#### What is needed
The data below must be copied in full and without any change.

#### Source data
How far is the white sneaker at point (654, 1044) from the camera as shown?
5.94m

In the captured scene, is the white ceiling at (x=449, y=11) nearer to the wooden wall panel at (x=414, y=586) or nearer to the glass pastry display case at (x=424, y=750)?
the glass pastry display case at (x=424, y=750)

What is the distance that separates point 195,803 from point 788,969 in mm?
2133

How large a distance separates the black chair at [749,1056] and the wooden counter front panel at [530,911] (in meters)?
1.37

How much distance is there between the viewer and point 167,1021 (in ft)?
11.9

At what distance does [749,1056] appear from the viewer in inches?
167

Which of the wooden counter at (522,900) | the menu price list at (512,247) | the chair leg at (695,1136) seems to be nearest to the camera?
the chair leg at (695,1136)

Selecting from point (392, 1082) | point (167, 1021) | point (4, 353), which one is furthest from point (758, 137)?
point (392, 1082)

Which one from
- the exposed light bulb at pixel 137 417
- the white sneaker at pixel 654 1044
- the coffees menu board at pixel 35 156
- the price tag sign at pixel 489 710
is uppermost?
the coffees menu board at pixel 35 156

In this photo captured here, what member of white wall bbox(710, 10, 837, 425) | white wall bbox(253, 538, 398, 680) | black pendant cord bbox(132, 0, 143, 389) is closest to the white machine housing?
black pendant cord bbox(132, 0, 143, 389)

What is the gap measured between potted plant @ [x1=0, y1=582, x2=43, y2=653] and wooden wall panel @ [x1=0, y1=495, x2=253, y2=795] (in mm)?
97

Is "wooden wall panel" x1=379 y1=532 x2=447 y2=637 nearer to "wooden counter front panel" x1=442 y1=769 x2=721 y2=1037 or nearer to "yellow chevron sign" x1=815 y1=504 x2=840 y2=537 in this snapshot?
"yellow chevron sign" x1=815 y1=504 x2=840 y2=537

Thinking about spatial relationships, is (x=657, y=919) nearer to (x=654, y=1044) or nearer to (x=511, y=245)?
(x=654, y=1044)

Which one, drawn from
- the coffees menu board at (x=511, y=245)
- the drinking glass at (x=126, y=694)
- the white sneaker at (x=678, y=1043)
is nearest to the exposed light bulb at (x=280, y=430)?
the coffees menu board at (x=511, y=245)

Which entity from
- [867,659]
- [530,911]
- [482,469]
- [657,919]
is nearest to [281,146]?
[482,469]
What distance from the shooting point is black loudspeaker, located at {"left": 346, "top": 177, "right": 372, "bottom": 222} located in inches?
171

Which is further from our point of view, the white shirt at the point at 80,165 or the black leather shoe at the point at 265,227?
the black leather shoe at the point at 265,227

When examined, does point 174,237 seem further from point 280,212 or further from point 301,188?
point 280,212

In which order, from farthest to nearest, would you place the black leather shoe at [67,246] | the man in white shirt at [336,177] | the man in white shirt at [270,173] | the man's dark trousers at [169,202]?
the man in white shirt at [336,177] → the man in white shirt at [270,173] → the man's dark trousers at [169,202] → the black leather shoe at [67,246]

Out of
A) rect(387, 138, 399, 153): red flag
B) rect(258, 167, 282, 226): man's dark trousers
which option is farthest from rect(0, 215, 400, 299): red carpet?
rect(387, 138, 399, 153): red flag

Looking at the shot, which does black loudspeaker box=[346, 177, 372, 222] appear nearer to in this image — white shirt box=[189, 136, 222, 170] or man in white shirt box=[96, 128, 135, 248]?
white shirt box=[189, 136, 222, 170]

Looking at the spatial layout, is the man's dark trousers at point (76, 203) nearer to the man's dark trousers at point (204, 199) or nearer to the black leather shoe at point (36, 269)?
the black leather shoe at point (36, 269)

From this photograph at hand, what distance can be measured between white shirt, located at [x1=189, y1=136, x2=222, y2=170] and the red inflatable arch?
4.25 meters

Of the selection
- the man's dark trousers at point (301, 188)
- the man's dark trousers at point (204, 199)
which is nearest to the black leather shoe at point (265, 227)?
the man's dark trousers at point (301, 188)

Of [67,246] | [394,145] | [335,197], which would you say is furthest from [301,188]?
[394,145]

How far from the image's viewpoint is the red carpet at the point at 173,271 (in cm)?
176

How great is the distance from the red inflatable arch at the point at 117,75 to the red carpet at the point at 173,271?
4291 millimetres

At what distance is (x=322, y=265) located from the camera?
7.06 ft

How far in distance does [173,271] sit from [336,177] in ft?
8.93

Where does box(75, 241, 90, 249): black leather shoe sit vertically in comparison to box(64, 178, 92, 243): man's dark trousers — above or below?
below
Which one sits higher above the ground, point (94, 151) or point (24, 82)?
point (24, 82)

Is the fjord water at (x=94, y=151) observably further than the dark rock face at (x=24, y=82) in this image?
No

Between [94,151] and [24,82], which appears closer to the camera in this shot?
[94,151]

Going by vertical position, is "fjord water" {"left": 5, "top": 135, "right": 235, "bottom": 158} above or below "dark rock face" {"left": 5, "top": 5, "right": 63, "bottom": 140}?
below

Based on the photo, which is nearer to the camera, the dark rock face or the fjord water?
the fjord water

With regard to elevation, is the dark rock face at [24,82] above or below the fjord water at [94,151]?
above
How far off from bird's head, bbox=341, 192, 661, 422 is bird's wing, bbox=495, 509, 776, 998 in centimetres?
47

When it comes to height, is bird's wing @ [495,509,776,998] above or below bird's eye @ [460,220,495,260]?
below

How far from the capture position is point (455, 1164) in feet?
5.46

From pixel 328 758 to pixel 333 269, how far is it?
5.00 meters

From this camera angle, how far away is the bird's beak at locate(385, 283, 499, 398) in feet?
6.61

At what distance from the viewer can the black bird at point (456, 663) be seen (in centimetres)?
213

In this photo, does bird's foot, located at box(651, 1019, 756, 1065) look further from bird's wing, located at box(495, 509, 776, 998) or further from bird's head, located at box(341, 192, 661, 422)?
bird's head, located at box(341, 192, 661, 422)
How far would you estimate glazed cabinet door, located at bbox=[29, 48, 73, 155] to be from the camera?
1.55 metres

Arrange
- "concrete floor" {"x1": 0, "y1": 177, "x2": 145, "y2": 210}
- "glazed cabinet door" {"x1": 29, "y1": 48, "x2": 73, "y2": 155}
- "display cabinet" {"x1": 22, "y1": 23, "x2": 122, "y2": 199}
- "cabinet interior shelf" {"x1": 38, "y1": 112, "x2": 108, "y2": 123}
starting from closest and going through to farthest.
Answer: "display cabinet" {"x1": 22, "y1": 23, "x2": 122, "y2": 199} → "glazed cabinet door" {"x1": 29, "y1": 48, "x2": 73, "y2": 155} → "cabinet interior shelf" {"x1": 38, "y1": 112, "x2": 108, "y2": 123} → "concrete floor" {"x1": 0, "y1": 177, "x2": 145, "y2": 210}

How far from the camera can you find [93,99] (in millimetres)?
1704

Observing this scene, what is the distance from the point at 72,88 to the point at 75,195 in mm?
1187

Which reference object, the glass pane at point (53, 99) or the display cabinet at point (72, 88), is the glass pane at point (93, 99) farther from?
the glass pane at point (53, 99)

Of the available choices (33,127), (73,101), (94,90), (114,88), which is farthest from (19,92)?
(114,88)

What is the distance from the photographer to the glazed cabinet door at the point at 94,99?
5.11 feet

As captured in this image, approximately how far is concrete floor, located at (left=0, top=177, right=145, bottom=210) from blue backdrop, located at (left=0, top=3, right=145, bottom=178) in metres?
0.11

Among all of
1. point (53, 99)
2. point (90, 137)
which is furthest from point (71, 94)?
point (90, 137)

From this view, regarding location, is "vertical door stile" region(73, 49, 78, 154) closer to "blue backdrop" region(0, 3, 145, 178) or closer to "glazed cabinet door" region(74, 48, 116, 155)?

#### Task answer
How far is the white sneaker at point (654, 1044) from the camera as shown?
5.94m

In the captured scene, is the white ceiling at (x=449, y=11) nearer to the wooden wall panel at (x=414, y=586) or nearer to the glass pastry display case at (x=424, y=750)?
the glass pastry display case at (x=424, y=750)

What is the distance that separates point 195,803 from point 788,969 in mm?
2133

How large a distance separates the black chair at [749,1056] and the wooden counter front panel at [530,911] (in meters)?
1.37

How much distance is there between the viewer and point 167,1021 (in ft)?
11.9

At what distance does [749,1056] appear from the viewer in inches?
167

Which of the wooden counter at (522,900) | the menu price list at (512,247) | the chair leg at (695,1136) seems to be nearest to the camera?
the chair leg at (695,1136)

Selecting from point (392, 1082) | point (167, 1021) | point (4, 353), which one is furthest from point (758, 137)?
point (392, 1082)

Which one from
- the exposed light bulb at pixel 137 417
- the white sneaker at pixel 654 1044
- the coffees menu board at pixel 35 156
- the price tag sign at pixel 489 710
is uppermost?
the coffees menu board at pixel 35 156

In this photo captured here, what member of white wall bbox(710, 10, 837, 425) | white wall bbox(253, 538, 398, 680) | black pendant cord bbox(132, 0, 143, 389) is closest to the white machine housing?
black pendant cord bbox(132, 0, 143, 389)

What is the gap measured between potted plant @ [x1=0, y1=582, x2=43, y2=653] and wooden wall panel @ [x1=0, y1=495, x2=253, y2=795] (in mm)?
97

Is "wooden wall panel" x1=379 y1=532 x2=447 y2=637 nearer to "wooden counter front panel" x1=442 y1=769 x2=721 y2=1037 or nearer to "yellow chevron sign" x1=815 y1=504 x2=840 y2=537 in this snapshot?
"yellow chevron sign" x1=815 y1=504 x2=840 y2=537

Thinking about spatial relationships, is (x=657, y=919) nearer to (x=654, y=1044) or nearer to (x=511, y=245)?
(x=654, y=1044)

Which one, drawn from
- the coffees menu board at (x=511, y=245)
- the drinking glass at (x=126, y=694)
- the white sneaker at (x=678, y=1043)
is nearest to the exposed light bulb at (x=280, y=430)?
the coffees menu board at (x=511, y=245)

Which entity from
- [867,659]
- [530,911]
- [482,469]
- [657,919]
is nearest to [281,146]?
[482,469]
What distance from the shooting point is black loudspeaker, located at {"left": 346, "top": 177, "right": 372, "bottom": 222} located in inches?
171

Which is further from our point of view, the white shirt at the point at 80,165 or the black leather shoe at the point at 265,227?
the black leather shoe at the point at 265,227

When examined, does point 174,237 seem further from point 280,212 or further from point 301,188?
point 280,212

In which order, from farthest to nearest, would you place the black leather shoe at [67,246] | the man in white shirt at [336,177] | the man in white shirt at [270,173] | the man's dark trousers at [169,202]?
the man in white shirt at [336,177] → the man in white shirt at [270,173] → the man's dark trousers at [169,202] → the black leather shoe at [67,246]

Out of
A) rect(387, 138, 399, 153): red flag
B) rect(258, 167, 282, 226): man's dark trousers
which option is farthest from rect(0, 215, 400, 299): red carpet?
rect(387, 138, 399, 153): red flag

Looking at the shot, which does black loudspeaker box=[346, 177, 372, 222] appear nearer to in this image — white shirt box=[189, 136, 222, 170] or man in white shirt box=[96, 128, 135, 248]?
white shirt box=[189, 136, 222, 170]

Looking at the spatial layout, is the man's dark trousers at point (76, 203) nearer to the man's dark trousers at point (204, 199) or nearer to the black leather shoe at point (36, 269)?
the black leather shoe at point (36, 269)

From this photograph at hand, what distance can be measured between white shirt, located at [x1=189, y1=136, x2=222, y2=170] and the red inflatable arch?
4.25 meters

Of the selection
- the man's dark trousers at point (301, 188)
- the man's dark trousers at point (204, 199)
which is nearest to the black leather shoe at point (265, 227)?
the man's dark trousers at point (301, 188)

Of [67,246] | [394,145] | [335,197], which would you say is furthest from [301,188]?
[394,145]

How far from the image's viewpoint is the red carpet at the point at 173,271 (in cm)?
176

How great is the distance from the red inflatable arch at the point at 117,75 to the red carpet at the point at 173,271?
4291 millimetres

At what distance is (x=322, y=265) located from the camera?
7.06 ft

How far in distance does [173,271] sit from [336,177] in ft?
8.93

Where does box(75, 241, 90, 249): black leather shoe sit vertically in comparison to box(64, 178, 92, 243): man's dark trousers — above or below?
below
Which one sits higher above the ground, point (94, 151) or point (24, 82)?
point (24, 82)

Is the fjord water at (x=94, y=151) observably further than the dark rock face at (x=24, y=82) in this image?
No

Between [94,151] and [24,82], which appears closer to the camera in this shot?
[94,151]

Going by vertical position, is "fjord water" {"left": 5, "top": 135, "right": 235, "bottom": 158} above or below "dark rock face" {"left": 5, "top": 5, "right": 63, "bottom": 140}?
below

Based on the photo, which is nearer to the camera, the dark rock face or the fjord water?
the fjord water

With regard to elevation, is the dark rock face at [24,82] above or below the fjord water at [94,151]?
above
How far off from bird's head, bbox=341, 192, 661, 422 is bird's wing, bbox=495, 509, 776, 998 in centimetres?
47

When it comes to height, is bird's wing @ [495,509,776,998] above or below bird's eye @ [460,220,495,260]?
below

How far from the capture position is point (455, 1164) in feet?
5.46

From pixel 328 758 to pixel 333 269, how far is it?
5.00 meters

From this camera angle, how far away is the bird's beak at locate(385, 283, 499, 398) in feet?
6.61

At what distance from the viewer can the black bird at point (456, 663) be seen (in centimetres)?
213

In this photo, does bird's foot, located at box(651, 1019, 756, 1065) look further from bird's wing, located at box(495, 509, 776, 998) or further from bird's head, located at box(341, 192, 661, 422)?
bird's head, located at box(341, 192, 661, 422)
How far would you estimate glazed cabinet door, located at bbox=[29, 48, 73, 155] to be from the camera?
1.55 metres

Arrange
- "concrete floor" {"x1": 0, "y1": 177, "x2": 145, "y2": 210}
- "glazed cabinet door" {"x1": 29, "y1": 48, "x2": 73, "y2": 155}
- "display cabinet" {"x1": 22, "y1": 23, "x2": 122, "y2": 199}
- "cabinet interior shelf" {"x1": 38, "y1": 112, "x2": 108, "y2": 123}
starting from closest and going through to farthest.
Answer: "display cabinet" {"x1": 22, "y1": 23, "x2": 122, "y2": 199} → "glazed cabinet door" {"x1": 29, "y1": 48, "x2": 73, "y2": 155} → "cabinet interior shelf" {"x1": 38, "y1": 112, "x2": 108, "y2": 123} → "concrete floor" {"x1": 0, "y1": 177, "x2": 145, "y2": 210}

How far from the camera can you find [93,99] (in millimetres)?
1704

Observing this scene, what is the distance from the point at 72,88 to the point at 75,195 in mm?
1187

Which reference object, the glass pane at point (53, 99) or the display cabinet at point (72, 88), is the glass pane at point (93, 99) farther from?
the glass pane at point (53, 99)

Of the available choices (33,127), (73,101), (94,90), (114,88), which is farthest from (19,92)?
(114,88)

What is the distance from the photographer to the glazed cabinet door at the point at 94,99?
5.11 feet

As captured in this image, approximately how far is concrete floor, located at (left=0, top=177, right=145, bottom=210) from blue backdrop, located at (left=0, top=3, right=145, bottom=178) in metres?
0.11

Among all of
1. point (53, 99)
2. point (90, 137)
which is furthest from point (71, 94)?
point (90, 137)

From this view, regarding location, is "vertical door stile" region(73, 49, 78, 154) closer to "blue backdrop" region(0, 3, 145, 178) or closer to "glazed cabinet door" region(74, 48, 116, 155)?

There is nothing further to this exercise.